Instruction A:
Reproduce every line of the box labeling listing below verbatim, leaving out the pictures.

A tree of virtues (arbor virtutum) is a diagram used in medieval Christian tradition to display  the relationships between virtues, usually juxtaposed with a tree of vices (arbor vitiorum) where the vices are treated in a parallel fashion.
Together with  genealogical trees, 
these diagrams qualify as among the earliest explicit tree-diagrams in history, emerging in the High Middle Ages.

At first appearing as illustrations in certain theological tracts, the concept becomes more popular in the Late Middle Ages and is also seen in courtly manuscripts such as the psalter of Robert de Lisle (c. 1310-1340).

The nodes of the tree-diagrams are the Cardinal Virtues and the Cardinal Vices, respectively, each with a number of secondary virtues or secondary vices shown as leaves of the respective nodes.
While on a tree of virtues, the leaves point upward toward heaven, on a tree of vices the leaves point downward toward hell.
At the root of the trees, the virtues of humilitas "humility" and the vice of superbia "pride" is shown as the origin of all other virtues and vices, respectively. 
By this time, the concept of showing hierarchical concepts of medieval philosophy in diagrams also becomes more widespread. E.g. ms. Arsenal 1037 (14th century)  has a tree of virtue on fol. 4v and a tree of vices on fol. 5r as part of a collection of diagrams on a variety of topics. In this example, the trees are also further subdivided into a ternary structure, as follows:
humilitas radix virtutum
I. prudentia (seven sub-virtues)
II. fortitudo (seven sub-virtues)
semita vitalis
III. iustitia (seven sub-virtues)
IIII. temperantia (seven sub-virtues)
fructus spiritus
V. fides (seven sub-virtues)
VI. spes (seven sub-virtues)

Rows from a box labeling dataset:
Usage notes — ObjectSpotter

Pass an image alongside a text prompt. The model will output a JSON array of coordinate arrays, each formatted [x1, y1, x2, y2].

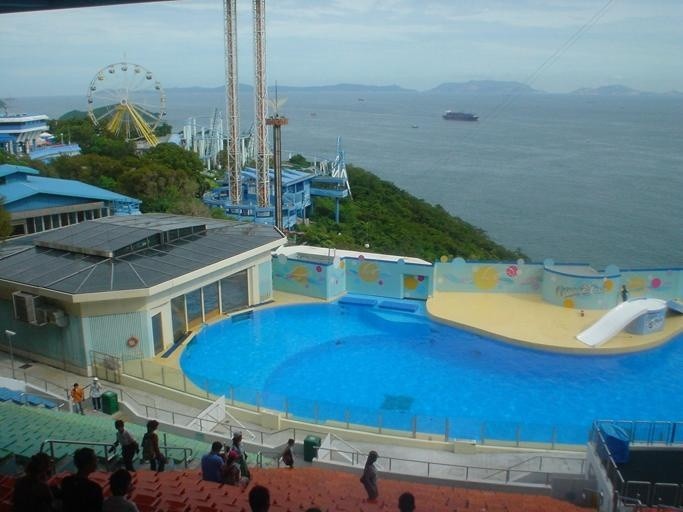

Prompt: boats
[[442, 109, 480, 121]]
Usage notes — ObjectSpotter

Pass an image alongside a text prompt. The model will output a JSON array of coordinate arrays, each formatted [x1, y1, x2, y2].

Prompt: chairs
[[0, 386, 682, 512]]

Instruction B:
Continue the text on the tree of virtues from the point where it ends.

Task result A:
Usage notes — ObjectSpotter

Pass an image alongside a text prompt. The model will output a JSON array of coordinate arrays, each formatted [x1, y1, x2, y2].


Prompt: boats
[[442, 109, 480, 121]]
Usage notes — ObjectSpotter

Pass an image alongside a text prompt. The model will output a JSON array of coordinate arrays, each formatted [x1, y1, x2, y2].

Prompt: chairs
[[0, 386, 682, 512]]

Task result B:
VII. caritas (seven sub-virtues)
superbia radix vitiorum
I. avaritia (seven sub-vices)
II. invidia (seven sub-vices)
semita mortis
III. inanis gloria (seven sub-vices)
IIII. ira (seven sub-vices)
fructus carnis
V. gula (seven sub-vices)
VI. acedia (seven sub-vices)
VII. luxuria (seven sub-vices)

In the Italian Renaissance, Pietro Bembo developed a similar flow-chart-like "moral schema" of sins punished in Dante's Inferno and Purgatory.

See also
Seven Virtues
Seven Cardinal Sins
Works of Mercy
Tree of Jesse

References

Serenus de Cressy, Arbor virtutum or, An exact modell in the which are represented all manner of vertues and graces
Michael W. Evans, "§3.5 Arbor virtutum" in The Geometry of the Mind (1980)
A. Watson, "The Speculum Virginum with Special Reference to the Tree of Jesse", Speculum 3.4, October 1928, 445-469.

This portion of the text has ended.